Reproduce the material below word for word, with every line as it appears.
---------- THE DATA
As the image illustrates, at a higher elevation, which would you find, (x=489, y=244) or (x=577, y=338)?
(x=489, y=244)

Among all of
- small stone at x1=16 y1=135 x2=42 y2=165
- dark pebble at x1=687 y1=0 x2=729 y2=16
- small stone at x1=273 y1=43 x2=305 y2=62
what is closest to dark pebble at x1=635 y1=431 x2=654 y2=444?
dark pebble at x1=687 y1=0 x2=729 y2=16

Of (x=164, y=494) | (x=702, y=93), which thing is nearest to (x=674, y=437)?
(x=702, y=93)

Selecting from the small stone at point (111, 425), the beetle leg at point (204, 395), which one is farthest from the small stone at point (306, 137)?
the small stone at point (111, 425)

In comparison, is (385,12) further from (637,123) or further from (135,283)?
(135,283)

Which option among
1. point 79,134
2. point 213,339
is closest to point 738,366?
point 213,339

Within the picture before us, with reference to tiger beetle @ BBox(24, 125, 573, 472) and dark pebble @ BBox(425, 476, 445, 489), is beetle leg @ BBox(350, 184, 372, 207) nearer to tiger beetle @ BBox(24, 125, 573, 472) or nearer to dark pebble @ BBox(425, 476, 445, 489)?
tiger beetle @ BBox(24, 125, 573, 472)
--------------------
CORRECT ANSWER:
As the image illustrates, at a higher elevation, which would you find, (x=489, y=244) or (x=577, y=338)?
(x=489, y=244)

Among all of
- small stone at x1=16 y1=135 x2=42 y2=165
- dark pebble at x1=687 y1=0 x2=729 y2=16
- small stone at x1=273 y1=43 x2=305 y2=62
what is closest to dark pebble at x1=635 y1=431 x2=654 y2=444?
dark pebble at x1=687 y1=0 x2=729 y2=16

Of (x=164, y=494) | (x=702, y=93), which thing is nearest to (x=674, y=437)?
(x=702, y=93)

Selecting from the small stone at point (111, 425), the beetle leg at point (204, 395), which one is farthest from the small stone at point (306, 137)?
the small stone at point (111, 425)

In comparison, is (385,12) further from (637,123) or further from (135,283)?
(135,283)

Which option among
1. point 79,134
2. point 213,339
is closest to point 738,366?
point 213,339

Within the picture before us, with reference to tiger beetle @ BBox(24, 125, 573, 472) and dark pebble @ BBox(425, 476, 445, 489), is beetle leg @ BBox(350, 184, 372, 207) nearer to tiger beetle @ BBox(24, 125, 573, 472) or nearer to dark pebble @ BBox(425, 476, 445, 489)?
tiger beetle @ BBox(24, 125, 573, 472)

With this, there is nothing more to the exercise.